********SV Stacks Quietly Running on Chinese OSS AI: GLM-5.1 SWE-Bench #1, Kimi K2.6 Full Rollout, MiniMax M2.7, Cognition Infiltration********
Key Questions
What are the top performances of GLM-5.1?
GLM-5.1 ranks #2 on N-Day at 80.13%, #1 on SWE-Bench Pro at 58.4, and 68.7 on CyberGym. It's used by Cognition in SWE-1.6.
What is Kimi K2.5/K2.6?
Kimi K2.6-code-preview is a CLI model (curl/subagents/debug) now available, following K2.5. It's integrated into Cursor for code workflows.
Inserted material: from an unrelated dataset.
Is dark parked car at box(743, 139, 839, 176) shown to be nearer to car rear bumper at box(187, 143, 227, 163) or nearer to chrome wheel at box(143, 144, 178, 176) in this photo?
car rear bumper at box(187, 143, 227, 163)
How does MiniMax M2.7 compare?
MiniMax M2.7 scores 56% on benchmarks, matching Codex levels. It contributes to Chinese OSS AI infiltration in SV stacks.
What is N-Day-Bench?
N-Day-Bench tests LLMs on finding real vulnerabilities in codebases, where Chinese models like GLM-5.1 excel.
What business impacts are seen?
Shopify runs $5M agents on these models, highlighting SV quietly using Chinese OSS AI despite bans.
GLM-5.1 N-Day #2 80.13%/SWE-Bench Pro #1 (58.4), CyberGym 68.7; MiniMax M2.7 (56%=Codex); Cursor Kimi K2.5/K2.6-code-preview CLI full rollout to testers (curl/subagents/debug $15-199/mo); Cognition SWE-1.6 GLM; Shopify $5M agents.